Round Four - Approx two months

IOA functioning as designed.

Bonus: I learned how to use the Dell iDRAC virtual media feature to transfer files to and from a system without network access.

Round Five - Debugging the X710 nic

Now another Dell Linux support tech was brought in and he confirmed that the Linux config was correct. We then tried a firmware upgrade for the X710 nic. This involved a failed upgrade attempt using an ISO upgrade package (only works with Legacy bios mode), a DRAC upgrade with HTML5 support and finally using the iDRAC upgrade functionality to upgrade the NIC firmware.

Unfortunately the firmware upgrade made things even worse!! DHCP worked but I could not ping inside the chassis. To make things even more bizarre, ARP would occasionally work but ping would not!

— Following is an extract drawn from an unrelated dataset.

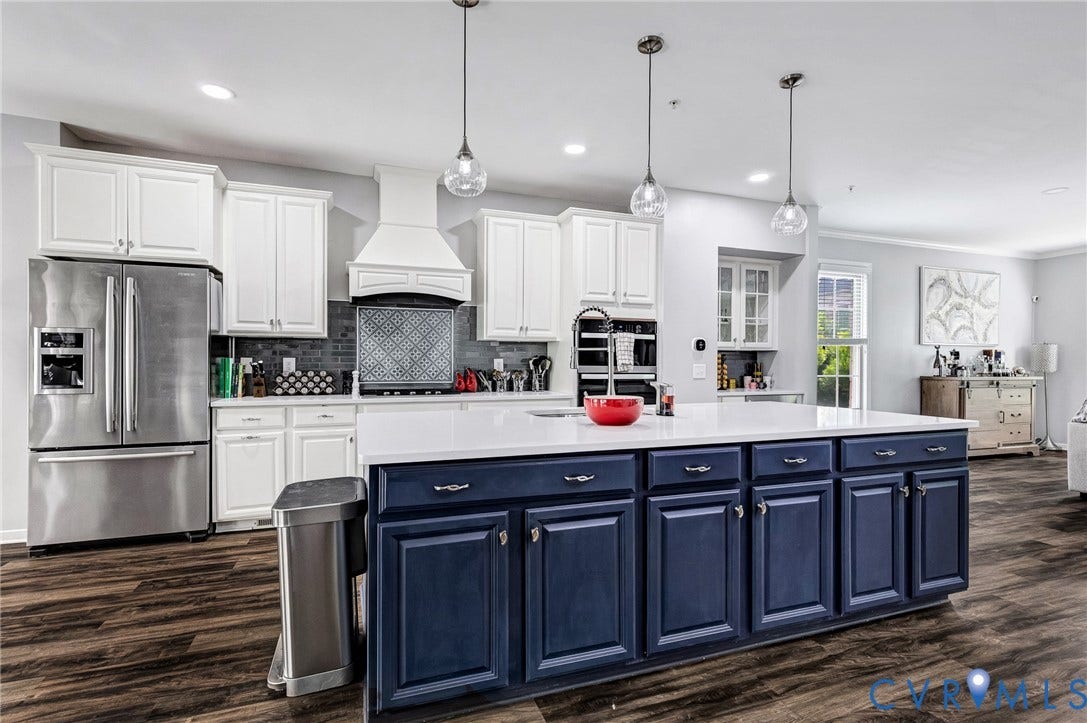 Spacious kitchen featuring an expansive center island with blue cabinetry, white countertops, and three pendant light fixtures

At this point, we decided to replace the Intel X710 nic with the Broadcom BCM57840 nic with a similar feature set to see how/if the problem changed.

Round Five - Approx one month

Several failed firmware upgrades and violations of the laws of networking.

Round Six - Something goes right for a change

A technician swapped out the Intel Nics for Broadcom Nics. I redid another PXE install (luckily it is completely automated) and everything works as expected! No DHCP/DNS errors or any hint of strange behavior.

We finally had a solution and the remaining Intel X710 nics were swapped out over a few weeks.

Final setup:

TOR 105 access port, IOA VLAN 1 untagged default config, Linux host untagged.

Recap

1. Bug not reproducible by support
2. Intermittent dropping of UDP packets without connection to non Dell hardware
3. Enabling VLAN tagging on the host “solved” the problem
4. Incorrect hardware counters
5. Firmware upgrades make things worse
6. Debugging requires coordination of at least 3 teams
7. Root cause never determined
8. Everyone involved agreed it was one of the strangest problems they have ever debugged

Number of people involved

At Wind River: myself, IT and IT networking

At Dell: 2 tech support, 2 networking support, 1 Linux support, 2 managers

Total time consumed: approx 2-3 man months over 6 months of calendar time.

Conclusion

The reality is that Dell shipped us something broken. The open question is whether testing could have found this problem before the hardware shipped. Dell was unable to reproduce the problem internally and without knowing the root cause of the problem, I can only speculate.

Ideally I would like to know the cause of the problem, know that it was fixed and that no one else will have to suffer through this. But that would be the fairy tale ending and life doesn’t work that way. The case is considered closed and I will get back to all the tasks I had to put on hold for this.